| Problem set |
1. According to the blog post on the Amadou Diallo shooting, how many shots did the four officers fire?
2. Continue the blog post on the Amadou Diallo shooting and police above the law, starting right after its last sentence.

| Text passage |
Saturday, February 07, 2009

LIBERTY AND JUSTICE FOR ALL

Ten years ago this week an unarmed 23 old immigrant from Guinea named Amadou Diallo was killed by four of New York City’s finest who fired 41 shots at a man standing still and holding a wallet hitting him 19 times. The officers were exonerated of all criminal charges in a trial held in officer friendly Albany.

Men and women who wear blue uniforms in towns and villages, cities and states are among those groups that are above the law because Officer Friendly’s role in society has developed into one in which they preserve the status quo by protecting and serving the interests of the privileged few.

Ten years later the beat goes on in Schenectady NY where a large-scale drug trafficking ring was prosecuted by the state attorney general’s office. Among the nearly 30 defendants was the former Schenectady Chief of Police, Gregory Kaczmarek or Chief Kaz as the locals affectionately referred to him and his wife Lisa or Mrs. Kaczmarek.

| Provided data |
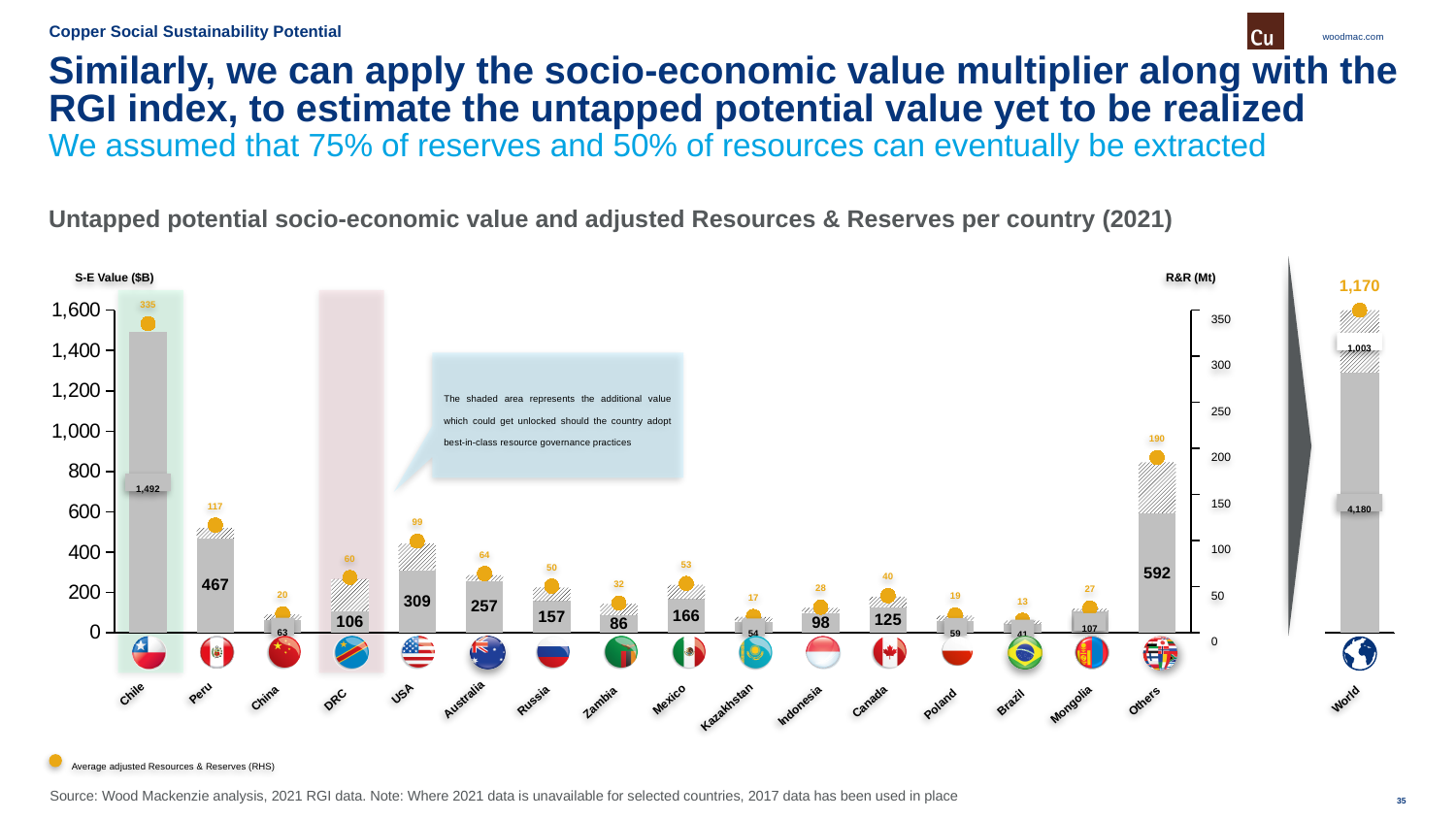
What is the average adjusted Resources & Reserves (Mt) value shown for Chile? 335 What type of chart is used to show the untapped socio-economic value per country? Bar chart Which has a larger S-E Value bar label, Australia or Russia? Australia What is the S-E Value ($B) label shown on the bar for Others? 592 What does the orange dot in the legend represent? Average adjusted Resources & Reserves (RHS) What is the S-E Value ($B) label shown on the bar for Mongolia? 107 What is the untapped socio-economic value (S-E Value, $B) shown for Chile? 1,492 How many country categories (including Others, excluding World) are shown on the main chart? 16 Which country has the highest untapped socio-economic value bar? Chile What is the R&R (Mt) value shown for World? 1,170 Which country has the lowest S-E Value ($B) bar label? Brazil What is the difference between the S-E Value bar labels for Peru and USA? 158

| Solved problems |
1. 41 shots

2.
The justice system made an example of Chief Kaz by giving him a two year prison sentence but let him keep his pension. Most of the other defendants got more time than Chief Kaz and most of the other defendants didn’t get to keep much of any of their possessions as Chief Kaz.

As for the more culpable Mrs. Chief Kaz while the record shows that she brought her husband into the ring, gave him the apple and told him to take a bite she only got 6 months in jail because Mr. For Better or Worse gallantly took a longer sentence (2 years???) so his wife wouldn’t have to endure living in a cage like the less privileged for committing the same offenses.

Taking the life of another man, not taking responsibility and not being held accountable is not justice to the victim’s family and it’s not “justice for all” and when the court applies a lesser standard to a high profile member of the public for committing the kind of crime that others lose everything they have except for their lives which will be spent living in cages then this too is not “justice for all”.

The reality is that Amadou Diallo was murdered in cold blood, no one was found guilty and Chief Kaz got off easy in a place that claims “liberty and justice for all” and at the end of the day the best we can say about ourselves is that we are a nation of different laws and different standards for different men who don’t want to lose their status of privilege which by definition they would have to if there was indeed “liberty and justice for all”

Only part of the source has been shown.